- Assigned task: Output every line of the material below as a JSON list of strings, one string per line, leaving out any blank lines.
==== Given entries
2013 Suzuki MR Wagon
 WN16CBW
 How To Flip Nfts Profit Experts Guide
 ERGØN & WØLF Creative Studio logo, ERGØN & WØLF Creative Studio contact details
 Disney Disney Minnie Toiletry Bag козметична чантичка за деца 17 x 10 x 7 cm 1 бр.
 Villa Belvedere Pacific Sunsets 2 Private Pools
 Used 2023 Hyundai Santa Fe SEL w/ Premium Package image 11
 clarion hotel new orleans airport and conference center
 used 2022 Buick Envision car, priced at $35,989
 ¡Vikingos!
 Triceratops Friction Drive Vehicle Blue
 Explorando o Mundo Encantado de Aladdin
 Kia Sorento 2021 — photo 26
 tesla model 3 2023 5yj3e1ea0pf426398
========
- Exercise solution:
[
  "2013 Suzuki MR Wagon",
  " WN16CBW",
  " How To Flip Nfts Profit Experts Guide",
  " ERGØN & WØLF Creative Studio logo, ERGØN & WØLF Creative Studio contact details",
  " Disney Disney Minnie Toiletry Bag козметична чантичка за деца 17 x 10 x 7 cm 1 бр.",
  " Villa Belvedere Pacific Sunsets 2 Private Pools",
  " Used 2023 Hyundai Santa Fe SEL w/ Premium Package image 11",
  " clarion hotel new orleans airport and conference center",
  " used 2022 Buick Envision car, priced at $35,989",
  " ¡Vikingos!",
  " Triceratops Friction Drive Vehicle Blue",
  " Explorando o Mundo Encantado de Aladdin",
  " Kia Sorento 2021 — photo 26",
  " tesla model 3 2023 5yj3e1ea0pf426398"
]